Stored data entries
<<<<
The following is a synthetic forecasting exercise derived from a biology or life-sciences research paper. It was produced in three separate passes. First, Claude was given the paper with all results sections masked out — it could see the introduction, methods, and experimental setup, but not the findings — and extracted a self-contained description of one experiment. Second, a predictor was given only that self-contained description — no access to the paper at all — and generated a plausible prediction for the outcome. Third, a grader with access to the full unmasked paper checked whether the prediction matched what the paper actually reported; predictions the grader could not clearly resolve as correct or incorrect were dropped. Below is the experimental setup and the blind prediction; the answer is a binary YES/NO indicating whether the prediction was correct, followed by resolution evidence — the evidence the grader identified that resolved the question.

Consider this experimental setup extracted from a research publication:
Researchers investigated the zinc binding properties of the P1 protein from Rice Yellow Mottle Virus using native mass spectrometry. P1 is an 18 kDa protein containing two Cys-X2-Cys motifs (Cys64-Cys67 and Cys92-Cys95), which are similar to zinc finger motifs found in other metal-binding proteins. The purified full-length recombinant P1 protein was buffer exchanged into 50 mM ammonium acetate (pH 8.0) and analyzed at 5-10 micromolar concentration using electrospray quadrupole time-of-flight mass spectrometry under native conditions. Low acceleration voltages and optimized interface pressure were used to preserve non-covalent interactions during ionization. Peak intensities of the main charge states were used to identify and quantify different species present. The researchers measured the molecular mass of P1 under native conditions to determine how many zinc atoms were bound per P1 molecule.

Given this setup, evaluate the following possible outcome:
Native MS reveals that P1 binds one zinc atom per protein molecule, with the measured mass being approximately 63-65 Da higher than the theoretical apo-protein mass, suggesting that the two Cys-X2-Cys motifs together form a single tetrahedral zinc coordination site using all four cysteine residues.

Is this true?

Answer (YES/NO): NO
>>>>
*WHAT NEEDS TO BE DONE*
When transcribing the data, keep every line exactly as it is.

*SOLUTION TO THIS EXERCISE*
The following is a synthetic forecasting exercise derived from a biology or life-sciences research paper. It was produced in three separate passes. First, Claude was given the paper with all results sections masked out — it could see the introduction, methods, and experimental setup, but not the findings — and extracted a self-contained description of one experiment. Second, a predictor was given only that self-contained description — no access to the paper at all — and generated a plausible prediction for the outcome. Third, a grader with access to the full unmasked paper checked whether the prediction matched what the paper actually reported; predictions the grader could not clearly resolve as correct or incorrect were dropped. Below is the experimental setup and the blind prediction; the answer is a binary YES/NO indicating whether the prediction was correct, followed by resolution evidence — the evidence the grader identified that resolved the question.

Consider this experimental setup extracted from a research publication:
Researchers investigated the zinc binding properties of the P1 protein from Rice Yellow Mottle Virus using native mass spectrometry. P1 is an 18 kDa protein containing two Cys-X2-Cys motifs (Cys64-Cys67 and Cys92-Cys95), which are similar to zinc finger motifs found in other metal-binding proteins. The purified full-length recombinant P1 protein was buffer exchanged into 50 mM ammonium acetate (pH 8.0) and analyzed at 5-10 micromolar concentration using electrospray quadrupole time-of-flight mass spectrometry under native conditions. Low acceleration voltages and optimized interface pressure were used to preserve non-covalent interactions during ionization. Peak intensities of the main charge states were used to identify and quantify different species present. The researchers measured the molecular mass of P1 under native conditions to determine how many zinc atoms were bound per P1 molecule.

Given this setup, evaluate the following possible outcome:
Native MS reveals that P1 binds one zinc atom per protein molecule, with the measured mass being approximately 63-65 Da higher than the theoretical apo-protein mass, suggesting that the two Cys-X2-Cys motifs together form a single tetrahedral zinc coordination site using all four cysteine residues.

Is this true?

Answer (YES/NO): NO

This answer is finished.